Saturday, December 27, 2014

All the Light We Cannot See by Anthony Doerr

Rating: 4 Stars

It seems like the latest crop of fiction isn't discussed much on BTL in general and not at all this year. Chalk that down to wariness when it comes to trying anything new. When browsing through lists of ‘Best Books of 2014’, one title was ubiquitous – Anthony Doerr’s ‘All the Light We Cannot See’. Surely so many critics couldn't be wrong; turns out they weren’t. At the risk of recklessly slinging hyperbole – this book is a masterpiece.

With a plot spanning more than seventy years, the main action takes place around the epochal years of the Second World War. Though the narrative glides through many European scenes, the story is firmly anchored in the historic port city of St. Malo on the northwestern coast of France. Doerr’s description of St. Malo is cinematic in its detail. From its colorful past to its near annihilation during the liberation of France, the author vividly recreates a city that lingers in the imagination long after the last page has been turned.

Just as haunting are the characters that people the book: Marie-Laure LeBlanc, blind from early childhood; her devoted father – a skilled artisan and the principal locksmith at the National Museum of Natural History in Paris; her great-uncle Etienne a traumatized veteran of the First World War. Equally compelling are the German cast of characters – Werner Pfennig a young technical wizard forced to play a role that’s far distant from his childhood aspirations; his friend Frederick, gentle and honorable in a world that has no use for such qualities; his younger sister Jutta, who sees more than her years. All are pawns in the looming calamity that will engulf them.

Without the bizarreness of ‘magical realism’ – the plot of this historical novel is both magical and intensely real. A fabled and fatal gem that men lust to possess; treasures that must be safeguarded from the maw of war; innocence lost; strength discovered; heroism in unexpected places; and Time’s healing; the stuff of clichés…and classics.

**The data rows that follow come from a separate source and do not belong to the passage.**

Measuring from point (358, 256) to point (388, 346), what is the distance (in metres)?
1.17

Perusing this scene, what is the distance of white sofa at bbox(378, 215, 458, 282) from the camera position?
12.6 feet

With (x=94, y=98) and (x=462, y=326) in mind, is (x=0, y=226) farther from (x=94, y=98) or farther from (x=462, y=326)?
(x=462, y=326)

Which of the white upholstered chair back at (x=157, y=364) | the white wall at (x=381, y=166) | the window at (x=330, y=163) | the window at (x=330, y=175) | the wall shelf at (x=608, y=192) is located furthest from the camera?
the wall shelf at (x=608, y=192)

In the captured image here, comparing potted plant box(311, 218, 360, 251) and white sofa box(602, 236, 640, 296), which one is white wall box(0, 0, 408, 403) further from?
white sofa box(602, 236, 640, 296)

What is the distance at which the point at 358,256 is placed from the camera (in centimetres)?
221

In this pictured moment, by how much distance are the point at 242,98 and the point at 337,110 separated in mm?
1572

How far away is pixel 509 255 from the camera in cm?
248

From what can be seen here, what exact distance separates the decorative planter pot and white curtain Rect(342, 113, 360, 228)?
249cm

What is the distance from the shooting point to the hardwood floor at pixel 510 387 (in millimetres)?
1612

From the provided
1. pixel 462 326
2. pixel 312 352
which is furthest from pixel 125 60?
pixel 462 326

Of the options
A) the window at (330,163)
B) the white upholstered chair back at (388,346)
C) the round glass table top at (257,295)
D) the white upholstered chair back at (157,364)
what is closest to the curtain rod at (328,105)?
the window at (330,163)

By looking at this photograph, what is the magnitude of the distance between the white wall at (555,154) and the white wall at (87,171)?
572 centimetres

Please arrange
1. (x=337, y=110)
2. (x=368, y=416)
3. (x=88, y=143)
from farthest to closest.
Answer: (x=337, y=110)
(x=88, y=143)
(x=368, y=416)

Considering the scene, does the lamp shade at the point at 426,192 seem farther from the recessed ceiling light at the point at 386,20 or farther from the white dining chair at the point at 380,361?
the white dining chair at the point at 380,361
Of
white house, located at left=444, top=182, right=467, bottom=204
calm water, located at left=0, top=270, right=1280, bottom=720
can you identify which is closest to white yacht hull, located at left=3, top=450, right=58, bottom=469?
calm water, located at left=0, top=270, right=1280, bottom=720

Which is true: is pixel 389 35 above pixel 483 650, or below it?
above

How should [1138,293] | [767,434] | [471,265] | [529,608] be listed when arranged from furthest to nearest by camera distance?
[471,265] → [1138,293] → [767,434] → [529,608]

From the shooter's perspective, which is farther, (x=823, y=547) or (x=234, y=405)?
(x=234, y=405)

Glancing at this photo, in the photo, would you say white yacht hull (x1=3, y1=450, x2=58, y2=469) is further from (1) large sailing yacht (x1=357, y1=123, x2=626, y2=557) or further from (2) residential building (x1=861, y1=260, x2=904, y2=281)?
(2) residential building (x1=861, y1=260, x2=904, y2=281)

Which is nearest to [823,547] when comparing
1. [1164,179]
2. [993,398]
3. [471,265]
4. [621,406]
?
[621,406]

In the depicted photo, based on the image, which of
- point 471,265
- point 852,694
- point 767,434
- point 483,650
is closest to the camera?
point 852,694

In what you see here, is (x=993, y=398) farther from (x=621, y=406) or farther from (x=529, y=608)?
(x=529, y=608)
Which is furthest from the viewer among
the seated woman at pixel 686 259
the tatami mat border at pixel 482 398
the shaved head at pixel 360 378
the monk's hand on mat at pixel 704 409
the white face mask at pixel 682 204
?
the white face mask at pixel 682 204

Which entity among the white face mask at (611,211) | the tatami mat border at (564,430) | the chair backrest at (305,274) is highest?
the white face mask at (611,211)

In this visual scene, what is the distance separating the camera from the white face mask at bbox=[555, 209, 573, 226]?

It’s easy to rhapsodize over this novel; but it’s not easy reading though. The pace of the book is inexorably slow and a nihilistic sense of pessimism overhangs it.

“It strikes Werner just then as wondrously futile to build splendid buildings, to make music, to sing songs, to print huge books full of colorful birds in the face of the seismic, engulfing indifference of the world – what pretensions humans have! Why bother to make music when the silence and wind are so much larger? Why light lamps when the darkness will inevitably snuff them?”

Yet consider this:

“What do we call visible light? We call it color. But the electromagnetic spectrum runs to zero in one direction and infinity in the other, so really, children, mathematically, all of light is invisible.”

If the book is slow, it’s the slowness of crescendo; and novels that discuss war, and omit despair and futility skirt the truth. This book is ultimately not about the pointlessness of human endeavor, but the resilience of the human spirit that seeks out invisible light.